VfB Stuttgart Krise ist nicht gleich Krise

Thomas Haid, 08.02.2013 10:38 Uhr

Stuttgart - Es ist wieder mal so weit. Der VfB Stuttgart steckt in der Krise – ein Zustand, mit dem der Club an sich zuletzt ja schon genügend Erfahrungen gesammelt hat. „Diese Talfahrten sind wir inzwischen leider gewöhnt“, sagt der Mittelfeldspieler Martin Harnik (25) deshalb. Bisher ist es der Mannschaft immer gelungen, den freien Fall zu stoppen, woran sich auch jetzt wieder die Hoffnungen knüpfen. „Das ist nichts Neues für uns, sondern etwas, mit dem wir umgehen können“, sagt der Trainer Bruno Labbadia – und Harnik ergänzt: „Es ist ein Vorteil, dass wir uns mit solchen Situationen auskennen.“ Aber ist der aktuelle Absturz auch wirklich vergleichbar mit dem, was in den Jahren zuvor passiert ist?

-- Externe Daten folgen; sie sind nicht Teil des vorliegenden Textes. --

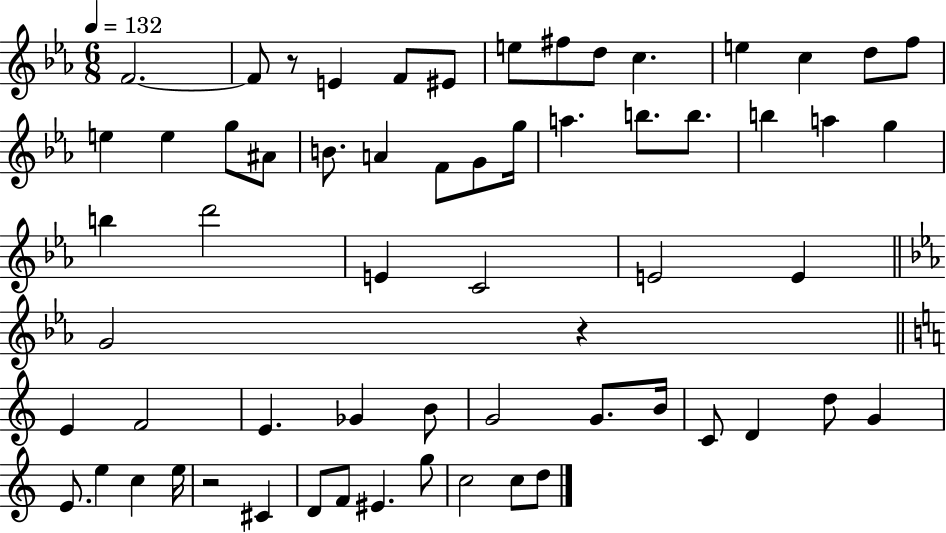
F4/h. F4/e R/e E4/q F4/e EIS4/e E5/e F#5/e D5/e C5/q. E5/q C5/q D5/e F5/e E5/q E5/q G5/e A#4/e B4/e. A4/q F4/e G4/e G5/s A5/q. B5/e. B5/e. B5/q A5/q G5/q B5/q D6/h E4/q C4/h E4/h E4/q G4/h R/q E4/q F4/h E4/q. Gb4/q B4/e G4/h G4/e. B4/s C4/e D4/q D5/e G4/q E4/e. E5/q C5/q E5/s R/h C#4/q D4/e F4/e EIS4/q. G5/e C5/h C5/e D5/e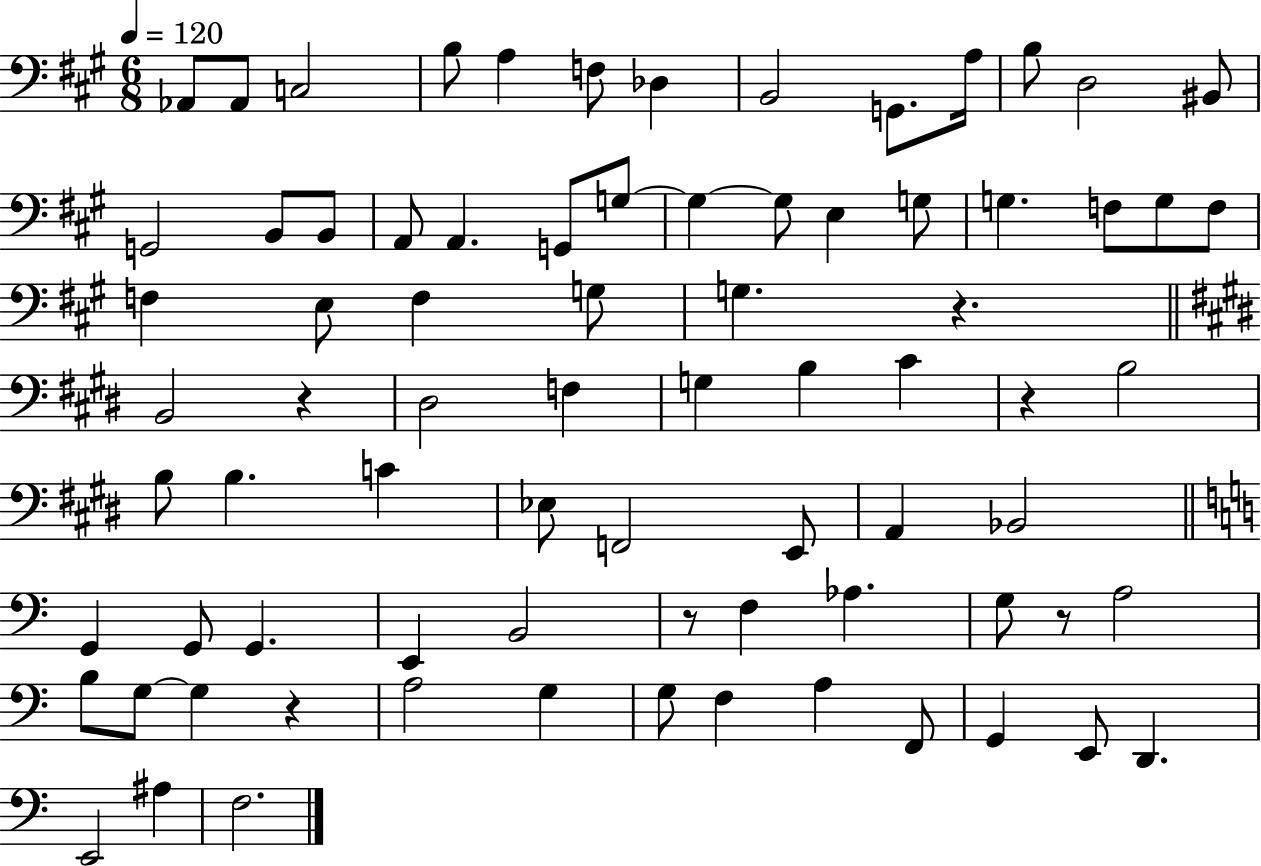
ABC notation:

X:1
T:Untitled
M:6/8
L:1/4
K:A
_A,,/2 _A,,/2 C,2 B,/2 A, F,/2 _D, B,,2 G,,/2 A,/4 B,/2 D,2 ^B,,/2 G,,2 B,,/2 B,,/2 A,,/2 A,, G,,/2 G,/2 G, G,/2 E, G,/2 G, F,/2 G,/2 F,/2 F, E,/2 F, G,/2 G, z B,,2 z ^D,2 F, G, B, ^C z B,2 B,/2 B, C _E,/2 F,,2 E,,/2 A,, _B,,2 G,, G,,/2 G,, E,, B,,2 z/2 F, _A, G,/2 z/2 A,2 B,/2 G,/2 G, z A,2 G, G,/2 F, A, F,,/2 G,, E,,/2 D,, E,,2 ^A, F,2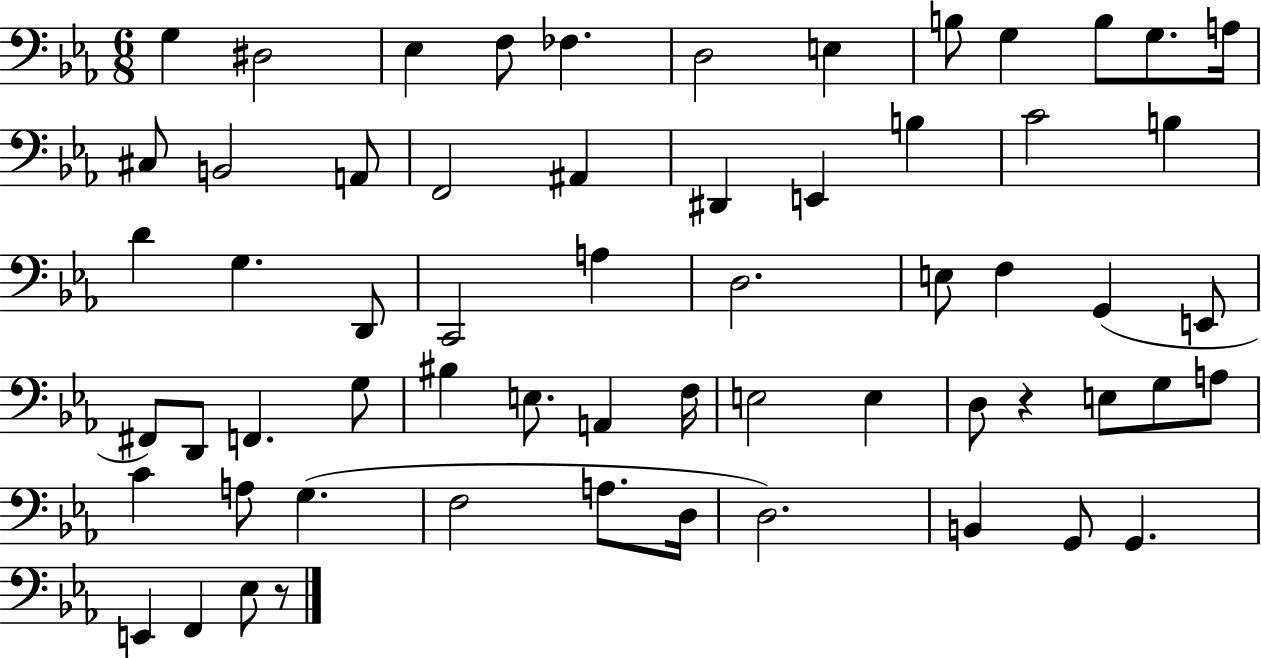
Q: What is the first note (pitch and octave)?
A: G3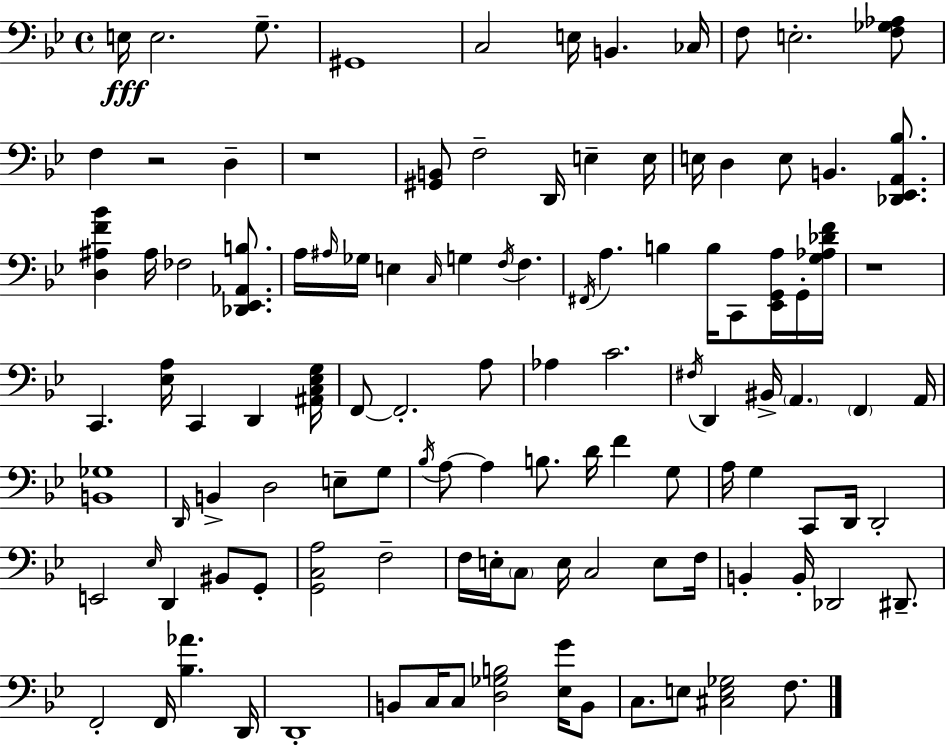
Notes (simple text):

E3/s E3/h. G3/e. G#2/w C3/h E3/s B2/q. CES3/s F3/e E3/h. [F3,Gb3,Ab3]/e F3/q R/h D3/q R/w [G#2,B2]/e F3/h D2/s E3/q E3/s E3/s D3/q E3/e B2/q. [Db2,Eb2,A2,Bb3]/e. [D3,A#3,F4,Bb4]/q A#3/s FES3/h [Db2,Eb2,Ab2,B3]/e. A3/s A#3/s Gb3/s E3/q C3/s G3/q F3/s F3/q. F#2/s A3/q. B3/q B3/s C2/e [Eb2,G2,A3]/s G2/s [G3,Ab3,Db4,F4]/s R/w C2/q. [Eb3,A3]/s C2/q D2/q [A#2,C3,Eb3,G3]/s F2/e F2/h. A3/e Ab3/q C4/h. F#3/s D2/q BIS2/s A2/q. F2/q A2/s [B2,Gb3]/w D2/s B2/q D3/h E3/e G3/e Bb3/s A3/e A3/q B3/e. D4/s F4/q G3/e A3/s G3/q C2/e D2/s D2/h E2/h Eb3/s D2/q BIS2/e G2/e [G2,C3,A3]/h F3/h F3/s E3/s C3/e E3/s C3/h E3/e F3/s B2/q B2/s Db2/h D#2/e. F2/h F2/s [Bb3,Ab4]/q. D2/s D2/w B2/e C3/s C3/e [D3,Gb3,B3]/h [Eb3,G4]/s B2/e C3/e. E3/e [C#3,E3,Gb3]/h F3/e.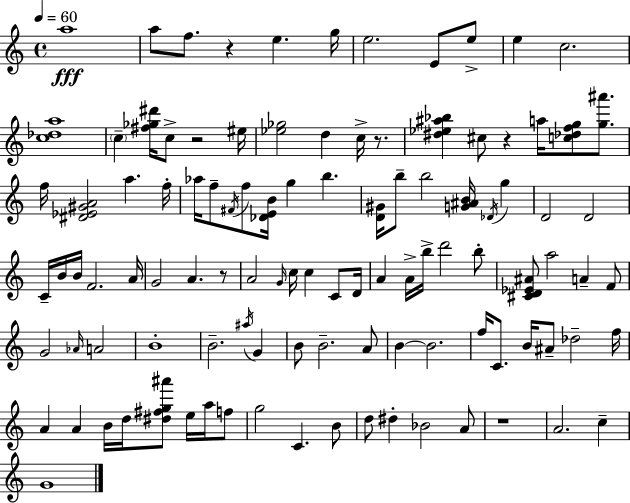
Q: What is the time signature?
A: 4/4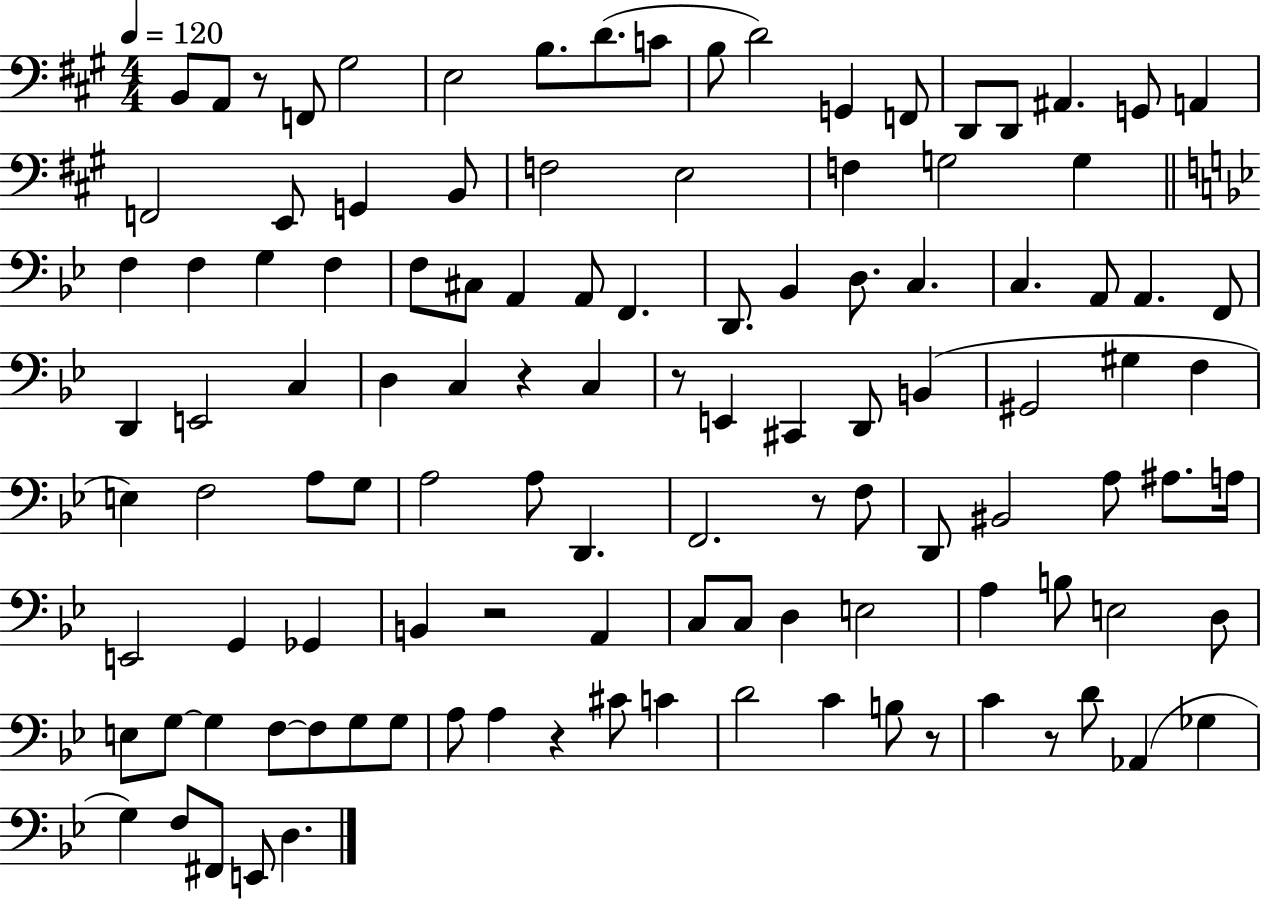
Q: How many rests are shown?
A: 8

Der VfB hat nun schon vier Niederlagen nacheinander kassiert – gegen Mainz, Wolfsburg, Bayern und Düsseldorf. Eine schwärzere Serie gab es in der langen Stuttgarter Bundesligageschichte erst dreimal. Den Negativrekord bilden übrigens die sieben Pleiten, die das Team unter dem Trainer Egon Coordes an den letzten sieben Spieltagen der Runde 1986/87 kassierte.

Diese Krise ist anders

Zudem zeigt der Blick zurück, dass sich die herrschende Krise etwas anders darstellt und anfühlt als ihre Vorgängerkrisen seit 2009. Denn bisher sind die Dinge stets in einem früheren Abschnitt der Saison aus dem Ruder gelaufen, als der VfB noch reagieren konnte. So führten die regelmäßigen Herbstdepressionen dazu, dass sich der Club in der Winterpause entweder erheblich verstärkt oder zuvor seinen Trainer ausgetauscht hat. Dadurch konnten die Weichen in der Vorbereitung auf die Rückrunde noch einmal anders gestellt werden. In all diesen Punkten sind dem VfB nun jedoch die Hände gebunden.

Zum einen ist der Transfermarkt geschlossen. Bis zum Sommer sind Korrekturen im Kader nicht mehr möglich. Der Verein hat im Januar zwar nachgebessert und Spieler verpflichtet – aber Federico Macheda (21) und Alexandru Maxim (22) benötigen laut Aussage des Managers Fredi Bobic noch ein bisschen Zeit, um an die Bundesliga herangeführt zu werden. Diese Meinung vertritt auch Labbadia.

Kaum Handlungsmöglichkeit in der Trainerfrage

Mittelfristig sind die Verpflichtungen der beiden Talente vielleicht der richtige Ansatz, doch wenn die Verantwortlichen die kurzfristige Entwicklung schon Anfang Januar 2013 geahnt hätten, wären sie eventuell anders vorgegangen und hätten Spieler geholt, die mit höherer Wahrscheinlichkeit sofort geholfen hätten – wie im Januar 2012 Vedad Ibisevic (28) oder im Januar 2011 Tamasz Hajnal (31) und Shinji Okazaki (26). Es folgte jeweils eine sehr ordentliche zweite Saisonhälfte.

Zum anderen kann der VfB zumindest in den nächsten Wochen auch in der Trainerfrage kaum handeln – selbst wenn er da plötzlich einen akuten Handlungsbedarf erkennen würde. Denn der Vertrag mit Labbadia wurde erst vor einer Woche um zwei Jahre bis 2015 verlängert – was den Spielraum des Vereins jetzt zwangsläufig gewaltig einschränkt. In diesem Konstrukt ist der VfB gefangen, im Gegensatz zu früheren Zeiten, als die Trainerentlassungen von Markus Babbel oder Jens Keller mitentscheidend für die Wende gewesen sind.

Demnach ist Krise nicht gleich Krise. Das heißt nicht, dass es dieses Mal nicht gut gehen kann. Es bedeutet nur, dass heute vieles anders ist als 2009, 2010, 2011 oder 2012. „Wir müssen jetzt gucken, dass wir in die Spur kommen“, sagt Labbadia noch.